El régimen norcoreano se encuentra pues al borde de la asfixia, ya que la presión china se suma al conjunto de sanciones que la comunidad internacional, encabezada por Estados Unidos y la Unión Europea (UE), viene aplicándole desde hace una década: prohibición, entre otras, de venderle gas natural y petróleo, o de comprarle sus principales recursos (carbón, plomo, hierro, productos textiles).
Perspectivas
En este sentido, la cumbre de este 27 de abril marca la puesta entre la espada y la pared del régimen norcoreano. Consciente de ello, la diplomacia surcoreana ha reconocido que, aparte de la desnuclearización del vecino del norte, otro de sus objetivos sería empezar la negociación de un acuerdo de paz que ponga fin definitivo al armisticio en vigor desde el cese de los combates de la Guerra de Corea (1950-1953).

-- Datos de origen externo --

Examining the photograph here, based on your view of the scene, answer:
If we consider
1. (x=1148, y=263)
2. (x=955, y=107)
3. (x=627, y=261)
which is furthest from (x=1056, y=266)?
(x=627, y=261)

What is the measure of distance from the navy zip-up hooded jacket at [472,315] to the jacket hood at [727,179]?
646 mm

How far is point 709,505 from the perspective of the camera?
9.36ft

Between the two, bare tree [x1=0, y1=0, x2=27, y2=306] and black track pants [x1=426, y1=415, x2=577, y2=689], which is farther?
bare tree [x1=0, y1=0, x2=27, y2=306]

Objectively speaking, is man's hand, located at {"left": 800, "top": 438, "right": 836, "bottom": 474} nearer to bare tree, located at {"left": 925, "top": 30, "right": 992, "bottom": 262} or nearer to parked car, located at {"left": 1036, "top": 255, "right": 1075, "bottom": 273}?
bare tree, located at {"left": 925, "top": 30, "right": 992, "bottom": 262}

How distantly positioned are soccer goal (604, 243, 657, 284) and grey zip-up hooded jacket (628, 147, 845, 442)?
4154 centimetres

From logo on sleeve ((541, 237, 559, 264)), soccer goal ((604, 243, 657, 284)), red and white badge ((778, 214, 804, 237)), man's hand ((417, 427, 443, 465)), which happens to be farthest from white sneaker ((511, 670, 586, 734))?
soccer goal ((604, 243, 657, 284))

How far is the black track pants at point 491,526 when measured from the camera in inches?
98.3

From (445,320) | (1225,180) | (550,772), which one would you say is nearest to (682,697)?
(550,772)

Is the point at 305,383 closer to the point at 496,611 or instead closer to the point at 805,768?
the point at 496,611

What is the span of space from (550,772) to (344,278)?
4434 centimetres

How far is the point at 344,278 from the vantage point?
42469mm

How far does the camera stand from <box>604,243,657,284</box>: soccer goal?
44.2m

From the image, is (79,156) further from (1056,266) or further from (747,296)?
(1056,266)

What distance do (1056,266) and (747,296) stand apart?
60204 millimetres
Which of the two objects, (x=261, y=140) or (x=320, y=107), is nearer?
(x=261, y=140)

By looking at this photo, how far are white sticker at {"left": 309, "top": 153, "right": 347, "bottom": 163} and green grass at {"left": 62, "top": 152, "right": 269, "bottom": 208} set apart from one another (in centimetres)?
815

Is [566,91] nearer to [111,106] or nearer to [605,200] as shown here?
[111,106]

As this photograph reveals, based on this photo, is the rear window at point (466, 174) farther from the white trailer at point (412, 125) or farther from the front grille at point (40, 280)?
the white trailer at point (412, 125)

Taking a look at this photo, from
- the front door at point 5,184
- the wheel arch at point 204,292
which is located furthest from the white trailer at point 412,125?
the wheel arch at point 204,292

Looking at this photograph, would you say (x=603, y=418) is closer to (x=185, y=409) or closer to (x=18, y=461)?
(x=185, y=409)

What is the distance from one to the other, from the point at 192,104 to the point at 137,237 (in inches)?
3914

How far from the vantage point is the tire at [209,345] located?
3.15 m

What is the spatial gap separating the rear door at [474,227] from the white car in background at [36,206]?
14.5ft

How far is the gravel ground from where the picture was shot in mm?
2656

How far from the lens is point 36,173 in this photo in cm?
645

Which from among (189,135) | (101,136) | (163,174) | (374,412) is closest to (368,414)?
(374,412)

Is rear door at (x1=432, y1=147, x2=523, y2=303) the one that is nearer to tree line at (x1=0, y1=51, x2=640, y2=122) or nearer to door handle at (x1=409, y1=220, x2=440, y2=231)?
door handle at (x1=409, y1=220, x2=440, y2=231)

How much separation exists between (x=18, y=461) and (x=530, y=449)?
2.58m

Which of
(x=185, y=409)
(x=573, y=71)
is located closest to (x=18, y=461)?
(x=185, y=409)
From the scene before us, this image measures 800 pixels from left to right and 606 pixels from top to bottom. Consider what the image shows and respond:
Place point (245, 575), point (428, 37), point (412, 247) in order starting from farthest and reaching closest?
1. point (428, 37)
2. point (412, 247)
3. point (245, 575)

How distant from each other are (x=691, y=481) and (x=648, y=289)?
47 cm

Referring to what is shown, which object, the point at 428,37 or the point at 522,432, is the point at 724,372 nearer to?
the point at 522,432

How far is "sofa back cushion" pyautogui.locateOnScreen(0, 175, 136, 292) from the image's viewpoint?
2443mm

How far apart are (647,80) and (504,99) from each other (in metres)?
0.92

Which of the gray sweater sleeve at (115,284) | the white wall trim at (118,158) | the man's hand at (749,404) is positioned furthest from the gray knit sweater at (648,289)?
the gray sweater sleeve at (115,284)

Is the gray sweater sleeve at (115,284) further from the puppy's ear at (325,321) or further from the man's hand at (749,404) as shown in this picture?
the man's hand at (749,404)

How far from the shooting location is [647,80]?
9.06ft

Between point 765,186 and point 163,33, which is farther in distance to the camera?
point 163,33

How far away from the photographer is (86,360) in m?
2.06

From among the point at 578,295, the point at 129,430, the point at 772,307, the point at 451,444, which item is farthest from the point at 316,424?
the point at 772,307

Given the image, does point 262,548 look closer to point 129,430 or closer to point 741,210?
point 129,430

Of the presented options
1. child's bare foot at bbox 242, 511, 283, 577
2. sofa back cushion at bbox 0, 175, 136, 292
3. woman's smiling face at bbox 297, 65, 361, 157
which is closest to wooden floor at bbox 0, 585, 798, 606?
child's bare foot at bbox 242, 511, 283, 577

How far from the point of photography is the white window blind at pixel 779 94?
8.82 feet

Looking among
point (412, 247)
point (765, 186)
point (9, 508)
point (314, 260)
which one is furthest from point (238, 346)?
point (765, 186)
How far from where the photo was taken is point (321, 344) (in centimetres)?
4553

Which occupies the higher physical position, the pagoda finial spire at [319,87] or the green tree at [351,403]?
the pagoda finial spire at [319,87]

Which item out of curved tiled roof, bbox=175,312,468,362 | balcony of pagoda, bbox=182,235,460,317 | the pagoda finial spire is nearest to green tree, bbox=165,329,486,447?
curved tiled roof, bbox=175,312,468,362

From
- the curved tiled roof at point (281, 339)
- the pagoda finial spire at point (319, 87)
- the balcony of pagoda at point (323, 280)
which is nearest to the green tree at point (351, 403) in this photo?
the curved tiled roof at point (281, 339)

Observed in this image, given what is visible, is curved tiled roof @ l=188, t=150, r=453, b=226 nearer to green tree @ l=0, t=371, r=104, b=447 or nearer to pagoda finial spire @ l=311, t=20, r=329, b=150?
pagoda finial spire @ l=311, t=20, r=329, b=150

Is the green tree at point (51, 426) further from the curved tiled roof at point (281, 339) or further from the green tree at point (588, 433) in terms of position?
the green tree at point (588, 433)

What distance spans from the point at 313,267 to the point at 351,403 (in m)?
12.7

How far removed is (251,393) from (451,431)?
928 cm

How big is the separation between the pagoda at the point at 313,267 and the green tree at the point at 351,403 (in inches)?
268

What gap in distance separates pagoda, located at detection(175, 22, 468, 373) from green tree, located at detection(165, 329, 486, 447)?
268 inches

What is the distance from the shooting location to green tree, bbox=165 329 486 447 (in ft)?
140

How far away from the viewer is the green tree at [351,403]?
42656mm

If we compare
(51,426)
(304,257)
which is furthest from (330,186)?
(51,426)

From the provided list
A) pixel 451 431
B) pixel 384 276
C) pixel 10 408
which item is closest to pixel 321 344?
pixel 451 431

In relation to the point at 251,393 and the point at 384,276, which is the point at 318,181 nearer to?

Sin embargo, nada asegura que las negociaciones se salden con resultados tangibles. De hecho, no es la primera vez que un acercamiento notable se produce entre ambos países.
Durante el primer decenio del siglo, en la llamada era de la "política del sol", Kim Jong-il, el padre de Kim y entonces gobernante norcoreano, se reunió en dos ocasiones con sus pares meridionales. En 2000 con Kim Dae-jung y en 2007 con Roh Moo-hyun. Después de unos avances iniciales prometedores, las relaciones quedaron en punto muerto.
En última instancia, el desenlace definitivo del actual deshielo depende en gran medida de los aliados de sendas partes. Por ejemplo, las condiciones de la "desnuclearización" revisten, en Washington y en Pyongyang, significados de difícil conciliación.
Hasta ahora, para la Administración Trump —como para otro grande de la región, Japón— esto implicaría el fin inmediato del programa nuclear y la destrucción de todo el arsenal. Mientras que los norcoreanos probablemente insistan en una implementación paulatina, supeditada a la retirada de las tropas estadounidenses de la península y a la garantía de poder desarrollar instalaciones nucleares para suministro energético.
En cuanto a China, no hay que interpretar el acatamiento de las sanciones internacionales como un abandono de su socio coreano.
A Pekín poco le conviene el colapso del régimen comunista —que significaría un cuantioso flujo de refugiados e incertidumbres en una frontera larga de 1.400 km—, ni la reunificación de las dos Coreas según una hoja de ruta trazada por Seúl —perdería así un peón indispensable para forzar el repliegue (o por lo menos la contención) del Ejército estadounidense en la región—.
En este contexto, lo que más cabe esperar es una bajada de las tensiones en la región y cierta "normalización" de las relaciones de Corea del Norte con sus vecinos.
Por lo pronto, quien parece obtener un respiro es Kim Jong-un. El deshielo le ha permitido ganar tiempo, disipando la amenaza de un bombardeo preventivo estadounidense. A la vez que ha significado su vuelta al escenario internacional, no ya de leproso, sino de facto como el representante de una nación que aspira a acceder al selecto club (apenas una treintena de países) de la energía nuclear.